A numerical study of two-phase miscible flow through porous media with a Lagrangian model

TL;DR

This paper develops a Lagrangian numerical model to simulate two-phase miscible flow in porous media, highlighting the effects of pressure drag and skin friction on solvent dispersion, with implications for enhanced oil recovery.

Contribution

It extends a streamline-based Lagrangian approach to accurately model dispersion and diffusion in miscible flows, accounting for nonlinear effects of pressure drag and skin friction.

Findings

Numerical results agree with asymptotic analysis.

Darcy's method fails to capture nonlinear effects when skin friction dominates.

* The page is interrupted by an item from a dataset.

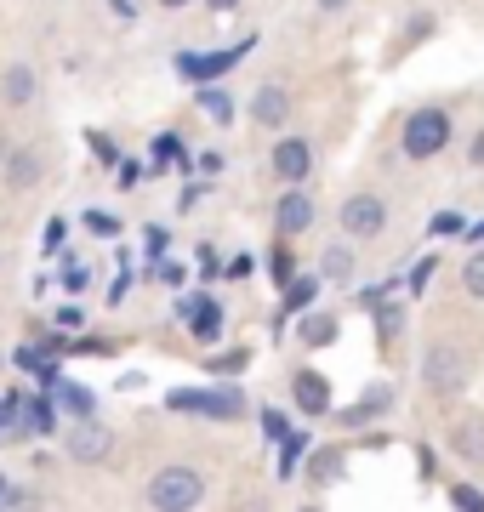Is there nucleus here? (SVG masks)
<instances>
[{"label": "nucleus", "instance_id": "1", "mask_svg": "<svg viewBox=\"0 0 484 512\" xmlns=\"http://www.w3.org/2000/svg\"><path fill=\"white\" fill-rule=\"evenodd\" d=\"M143 501L160 512H188L205 501V473L200 467H188V461H171V467H160V473L149 478V490H143Z\"/></svg>", "mask_w": 484, "mask_h": 512}, {"label": "nucleus", "instance_id": "2", "mask_svg": "<svg viewBox=\"0 0 484 512\" xmlns=\"http://www.w3.org/2000/svg\"><path fill=\"white\" fill-rule=\"evenodd\" d=\"M422 382H428L433 399H456L473 382V359L462 353V342H428V353H422Z\"/></svg>", "mask_w": 484, "mask_h": 512}, {"label": "nucleus", "instance_id": "3", "mask_svg": "<svg viewBox=\"0 0 484 512\" xmlns=\"http://www.w3.org/2000/svg\"><path fill=\"white\" fill-rule=\"evenodd\" d=\"M399 148L410 160H433L450 148V114L445 109H410L405 114V131H399Z\"/></svg>", "mask_w": 484, "mask_h": 512}, {"label": "nucleus", "instance_id": "4", "mask_svg": "<svg viewBox=\"0 0 484 512\" xmlns=\"http://www.w3.org/2000/svg\"><path fill=\"white\" fill-rule=\"evenodd\" d=\"M63 450H69V461H80V467H97V461L114 456V433L97 416H75V427H69Z\"/></svg>", "mask_w": 484, "mask_h": 512}, {"label": "nucleus", "instance_id": "5", "mask_svg": "<svg viewBox=\"0 0 484 512\" xmlns=\"http://www.w3.org/2000/svg\"><path fill=\"white\" fill-rule=\"evenodd\" d=\"M251 52V40L245 46H223V52H177V74H183L188 86H205V80H223L234 74V63Z\"/></svg>", "mask_w": 484, "mask_h": 512}, {"label": "nucleus", "instance_id": "6", "mask_svg": "<svg viewBox=\"0 0 484 512\" xmlns=\"http://www.w3.org/2000/svg\"><path fill=\"white\" fill-rule=\"evenodd\" d=\"M166 404L171 410H200V416H217V421H234L245 410L240 387H217V393H205V387H177Z\"/></svg>", "mask_w": 484, "mask_h": 512}, {"label": "nucleus", "instance_id": "7", "mask_svg": "<svg viewBox=\"0 0 484 512\" xmlns=\"http://www.w3.org/2000/svg\"><path fill=\"white\" fill-rule=\"evenodd\" d=\"M388 228V200L382 194H348L342 200V234L348 239H376Z\"/></svg>", "mask_w": 484, "mask_h": 512}, {"label": "nucleus", "instance_id": "8", "mask_svg": "<svg viewBox=\"0 0 484 512\" xmlns=\"http://www.w3.org/2000/svg\"><path fill=\"white\" fill-rule=\"evenodd\" d=\"M274 228H280V239H297L314 228V194L302 183H285V194L274 200Z\"/></svg>", "mask_w": 484, "mask_h": 512}, {"label": "nucleus", "instance_id": "9", "mask_svg": "<svg viewBox=\"0 0 484 512\" xmlns=\"http://www.w3.org/2000/svg\"><path fill=\"white\" fill-rule=\"evenodd\" d=\"M308 171H314V143L308 137H280L274 143V177L280 183H308Z\"/></svg>", "mask_w": 484, "mask_h": 512}, {"label": "nucleus", "instance_id": "10", "mask_svg": "<svg viewBox=\"0 0 484 512\" xmlns=\"http://www.w3.org/2000/svg\"><path fill=\"white\" fill-rule=\"evenodd\" d=\"M0 171H6V188H12V194H23V188H35V183H40V171H46V154H40V148H6Z\"/></svg>", "mask_w": 484, "mask_h": 512}, {"label": "nucleus", "instance_id": "11", "mask_svg": "<svg viewBox=\"0 0 484 512\" xmlns=\"http://www.w3.org/2000/svg\"><path fill=\"white\" fill-rule=\"evenodd\" d=\"M251 120L268 131H280L285 120H291V92H285L280 80H268V86H257V97H251Z\"/></svg>", "mask_w": 484, "mask_h": 512}, {"label": "nucleus", "instance_id": "12", "mask_svg": "<svg viewBox=\"0 0 484 512\" xmlns=\"http://www.w3.org/2000/svg\"><path fill=\"white\" fill-rule=\"evenodd\" d=\"M291 399H297L302 416H325V410H331V382H325L319 370H297V376H291Z\"/></svg>", "mask_w": 484, "mask_h": 512}, {"label": "nucleus", "instance_id": "13", "mask_svg": "<svg viewBox=\"0 0 484 512\" xmlns=\"http://www.w3.org/2000/svg\"><path fill=\"white\" fill-rule=\"evenodd\" d=\"M35 92H40L35 69H29V63H6V74H0V103H6V109H29Z\"/></svg>", "mask_w": 484, "mask_h": 512}, {"label": "nucleus", "instance_id": "14", "mask_svg": "<svg viewBox=\"0 0 484 512\" xmlns=\"http://www.w3.org/2000/svg\"><path fill=\"white\" fill-rule=\"evenodd\" d=\"M450 450L462 461H484V421L479 416H462V421H450Z\"/></svg>", "mask_w": 484, "mask_h": 512}, {"label": "nucleus", "instance_id": "15", "mask_svg": "<svg viewBox=\"0 0 484 512\" xmlns=\"http://www.w3.org/2000/svg\"><path fill=\"white\" fill-rule=\"evenodd\" d=\"M177 313H183V319H194V336H200V342H217V330H223V313L211 308L205 296H183V302H177Z\"/></svg>", "mask_w": 484, "mask_h": 512}, {"label": "nucleus", "instance_id": "16", "mask_svg": "<svg viewBox=\"0 0 484 512\" xmlns=\"http://www.w3.org/2000/svg\"><path fill=\"white\" fill-rule=\"evenodd\" d=\"M200 109L211 126H234V114H240V103H234V92H223L217 80H205L200 86Z\"/></svg>", "mask_w": 484, "mask_h": 512}, {"label": "nucleus", "instance_id": "17", "mask_svg": "<svg viewBox=\"0 0 484 512\" xmlns=\"http://www.w3.org/2000/svg\"><path fill=\"white\" fill-rule=\"evenodd\" d=\"M336 336H342V319H336V313H308V319H302V348H331Z\"/></svg>", "mask_w": 484, "mask_h": 512}, {"label": "nucleus", "instance_id": "18", "mask_svg": "<svg viewBox=\"0 0 484 512\" xmlns=\"http://www.w3.org/2000/svg\"><path fill=\"white\" fill-rule=\"evenodd\" d=\"M314 296H319V279H291V285H285V308L274 313V330H280L285 319H291V313H302V308H308Z\"/></svg>", "mask_w": 484, "mask_h": 512}, {"label": "nucleus", "instance_id": "19", "mask_svg": "<svg viewBox=\"0 0 484 512\" xmlns=\"http://www.w3.org/2000/svg\"><path fill=\"white\" fill-rule=\"evenodd\" d=\"M388 404H393V387H388V382L365 387V393H359V404H354V410H348V427H359V421H365V416H382Z\"/></svg>", "mask_w": 484, "mask_h": 512}, {"label": "nucleus", "instance_id": "20", "mask_svg": "<svg viewBox=\"0 0 484 512\" xmlns=\"http://www.w3.org/2000/svg\"><path fill=\"white\" fill-rule=\"evenodd\" d=\"M52 399L63 404V410H75V416H97V399H92V393H86V387H75V382H69V376H63V382L52 387Z\"/></svg>", "mask_w": 484, "mask_h": 512}, {"label": "nucleus", "instance_id": "21", "mask_svg": "<svg viewBox=\"0 0 484 512\" xmlns=\"http://www.w3.org/2000/svg\"><path fill=\"white\" fill-rule=\"evenodd\" d=\"M57 427V399H29L23 404V433H52Z\"/></svg>", "mask_w": 484, "mask_h": 512}, {"label": "nucleus", "instance_id": "22", "mask_svg": "<svg viewBox=\"0 0 484 512\" xmlns=\"http://www.w3.org/2000/svg\"><path fill=\"white\" fill-rule=\"evenodd\" d=\"M348 274H354V251H348V245H331V251H325V262H319V279L342 285Z\"/></svg>", "mask_w": 484, "mask_h": 512}, {"label": "nucleus", "instance_id": "23", "mask_svg": "<svg viewBox=\"0 0 484 512\" xmlns=\"http://www.w3.org/2000/svg\"><path fill=\"white\" fill-rule=\"evenodd\" d=\"M308 478H314V484H331V478H342V450H319V456L308 461Z\"/></svg>", "mask_w": 484, "mask_h": 512}, {"label": "nucleus", "instance_id": "24", "mask_svg": "<svg viewBox=\"0 0 484 512\" xmlns=\"http://www.w3.org/2000/svg\"><path fill=\"white\" fill-rule=\"evenodd\" d=\"M462 291L473 296V302H484V251H473L462 262Z\"/></svg>", "mask_w": 484, "mask_h": 512}, {"label": "nucleus", "instance_id": "25", "mask_svg": "<svg viewBox=\"0 0 484 512\" xmlns=\"http://www.w3.org/2000/svg\"><path fill=\"white\" fill-rule=\"evenodd\" d=\"M154 165H177V171H188V154H183V143L177 137H154Z\"/></svg>", "mask_w": 484, "mask_h": 512}, {"label": "nucleus", "instance_id": "26", "mask_svg": "<svg viewBox=\"0 0 484 512\" xmlns=\"http://www.w3.org/2000/svg\"><path fill=\"white\" fill-rule=\"evenodd\" d=\"M257 421H262V439H268V444H280L285 433H291V421H285V410H274V404H262V410H257Z\"/></svg>", "mask_w": 484, "mask_h": 512}, {"label": "nucleus", "instance_id": "27", "mask_svg": "<svg viewBox=\"0 0 484 512\" xmlns=\"http://www.w3.org/2000/svg\"><path fill=\"white\" fill-rule=\"evenodd\" d=\"M302 450H308V444H302V433H297V427H291V433H285V439H280V478H291V467H297V461H302Z\"/></svg>", "mask_w": 484, "mask_h": 512}, {"label": "nucleus", "instance_id": "28", "mask_svg": "<svg viewBox=\"0 0 484 512\" xmlns=\"http://www.w3.org/2000/svg\"><path fill=\"white\" fill-rule=\"evenodd\" d=\"M268 274H274V285H291V279H297V262H291V251H285V245H274V256H268Z\"/></svg>", "mask_w": 484, "mask_h": 512}, {"label": "nucleus", "instance_id": "29", "mask_svg": "<svg viewBox=\"0 0 484 512\" xmlns=\"http://www.w3.org/2000/svg\"><path fill=\"white\" fill-rule=\"evenodd\" d=\"M86 143H92L97 165H120V148H114V137H109V131H92V137H86Z\"/></svg>", "mask_w": 484, "mask_h": 512}, {"label": "nucleus", "instance_id": "30", "mask_svg": "<svg viewBox=\"0 0 484 512\" xmlns=\"http://www.w3.org/2000/svg\"><path fill=\"white\" fill-rule=\"evenodd\" d=\"M399 325H405V313L382 302V308H376V330H382V342H393V336H399Z\"/></svg>", "mask_w": 484, "mask_h": 512}, {"label": "nucleus", "instance_id": "31", "mask_svg": "<svg viewBox=\"0 0 484 512\" xmlns=\"http://www.w3.org/2000/svg\"><path fill=\"white\" fill-rule=\"evenodd\" d=\"M428 35H433V18L428 12H416V18L405 23V46H416V40H428Z\"/></svg>", "mask_w": 484, "mask_h": 512}, {"label": "nucleus", "instance_id": "32", "mask_svg": "<svg viewBox=\"0 0 484 512\" xmlns=\"http://www.w3.org/2000/svg\"><path fill=\"white\" fill-rule=\"evenodd\" d=\"M428 279H433V256H428V262H416V268H410L405 291H410V296H422V285H428Z\"/></svg>", "mask_w": 484, "mask_h": 512}, {"label": "nucleus", "instance_id": "33", "mask_svg": "<svg viewBox=\"0 0 484 512\" xmlns=\"http://www.w3.org/2000/svg\"><path fill=\"white\" fill-rule=\"evenodd\" d=\"M450 507H484V490H473V484H456V490H450Z\"/></svg>", "mask_w": 484, "mask_h": 512}, {"label": "nucleus", "instance_id": "34", "mask_svg": "<svg viewBox=\"0 0 484 512\" xmlns=\"http://www.w3.org/2000/svg\"><path fill=\"white\" fill-rule=\"evenodd\" d=\"M388 291H393V285H371V291H359L354 302H359V308H365V313H376V308H382V302H388Z\"/></svg>", "mask_w": 484, "mask_h": 512}, {"label": "nucleus", "instance_id": "35", "mask_svg": "<svg viewBox=\"0 0 484 512\" xmlns=\"http://www.w3.org/2000/svg\"><path fill=\"white\" fill-rule=\"evenodd\" d=\"M211 370H217V376H240V370H245V353H240V348L223 353V359H211Z\"/></svg>", "mask_w": 484, "mask_h": 512}, {"label": "nucleus", "instance_id": "36", "mask_svg": "<svg viewBox=\"0 0 484 512\" xmlns=\"http://www.w3.org/2000/svg\"><path fill=\"white\" fill-rule=\"evenodd\" d=\"M86 228H92V234H103V239H114V234H120V222H114V217H103V211H86Z\"/></svg>", "mask_w": 484, "mask_h": 512}, {"label": "nucleus", "instance_id": "37", "mask_svg": "<svg viewBox=\"0 0 484 512\" xmlns=\"http://www.w3.org/2000/svg\"><path fill=\"white\" fill-rule=\"evenodd\" d=\"M200 200H205V183H188L183 194H177V211H194Z\"/></svg>", "mask_w": 484, "mask_h": 512}, {"label": "nucleus", "instance_id": "38", "mask_svg": "<svg viewBox=\"0 0 484 512\" xmlns=\"http://www.w3.org/2000/svg\"><path fill=\"white\" fill-rule=\"evenodd\" d=\"M18 501H23V490H18L6 473H0V507H18Z\"/></svg>", "mask_w": 484, "mask_h": 512}, {"label": "nucleus", "instance_id": "39", "mask_svg": "<svg viewBox=\"0 0 484 512\" xmlns=\"http://www.w3.org/2000/svg\"><path fill=\"white\" fill-rule=\"evenodd\" d=\"M456 228H462V217H456V211H445V217H433V234H456Z\"/></svg>", "mask_w": 484, "mask_h": 512}, {"label": "nucleus", "instance_id": "40", "mask_svg": "<svg viewBox=\"0 0 484 512\" xmlns=\"http://www.w3.org/2000/svg\"><path fill=\"white\" fill-rule=\"evenodd\" d=\"M40 239H46V251H57V245H63V222H46V234H40Z\"/></svg>", "mask_w": 484, "mask_h": 512}, {"label": "nucleus", "instance_id": "41", "mask_svg": "<svg viewBox=\"0 0 484 512\" xmlns=\"http://www.w3.org/2000/svg\"><path fill=\"white\" fill-rule=\"evenodd\" d=\"M200 171H205V177H211V171H223V154H217V148H205V154H200Z\"/></svg>", "mask_w": 484, "mask_h": 512}, {"label": "nucleus", "instance_id": "42", "mask_svg": "<svg viewBox=\"0 0 484 512\" xmlns=\"http://www.w3.org/2000/svg\"><path fill=\"white\" fill-rule=\"evenodd\" d=\"M467 160H473V165H484V131L473 137V154H467Z\"/></svg>", "mask_w": 484, "mask_h": 512}, {"label": "nucleus", "instance_id": "43", "mask_svg": "<svg viewBox=\"0 0 484 512\" xmlns=\"http://www.w3.org/2000/svg\"><path fill=\"white\" fill-rule=\"evenodd\" d=\"M114 12H120V18H137V6H131V0H109Z\"/></svg>", "mask_w": 484, "mask_h": 512}, {"label": "nucleus", "instance_id": "44", "mask_svg": "<svg viewBox=\"0 0 484 512\" xmlns=\"http://www.w3.org/2000/svg\"><path fill=\"white\" fill-rule=\"evenodd\" d=\"M342 6H348V0H319V12H325V18H331V12H342Z\"/></svg>", "mask_w": 484, "mask_h": 512}, {"label": "nucleus", "instance_id": "45", "mask_svg": "<svg viewBox=\"0 0 484 512\" xmlns=\"http://www.w3.org/2000/svg\"><path fill=\"white\" fill-rule=\"evenodd\" d=\"M205 6H211V12H234V6H240V0H205Z\"/></svg>", "mask_w": 484, "mask_h": 512}, {"label": "nucleus", "instance_id": "46", "mask_svg": "<svg viewBox=\"0 0 484 512\" xmlns=\"http://www.w3.org/2000/svg\"><path fill=\"white\" fill-rule=\"evenodd\" d=\"M154 6H166V12H183L188 0H154Z\"/></svg>", "mask_w": 484, "mask_h": 512}, {"label": "nucleus", "instance_id": "47", "mask_svg": "<svg viewBox=\"0 0 484 512\" xmlns=\"http://www.w3.org/2000/svg\"><path fill=\"white\" fill-rule=\"evenodd\" d=\"M0 160H6V143H0Z\"/></svg>", "mask_w": 484, "mask_h": 512}]
</instances>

Mass conservation is validated and useful for oil recovery optimization.

Abstract

The multiphase flow mechanism in miscible displacement through porous media is an important topic in various applications, such as petroleum engineering, low Reynolds number suspension flows, dusty gas dynamics, and fluidized beds. To simulate such flows, volume averaging spatial operators are considered to incorporate pressure drag and skin friction experienced by a porous medium. In this work, a streamline-based Lagrangian methodology is extended for an efficient numerical approach to handle dispersion and diffusion of solvent saturation during a miscible flow. Overall pressure drag on the diffusion and dispersion of solvent saturation is investigated. Numerical results show excellent agreement with the results obtained from asymptotic analysis. The present numerical simulations indicate that the nonlinear effects due to skin friction and pressure drag cannot be accurately captured by Darcy's method if the contribution of the skin friction dominates over that of the pressure drag. Moreover, mass conservation law is investigated, which is an important feature for enhanced oil recovery, and the results help to guide a good agreement with theory. This investigation examines how the flow regime may be optimized for enhanced oil recovery methods.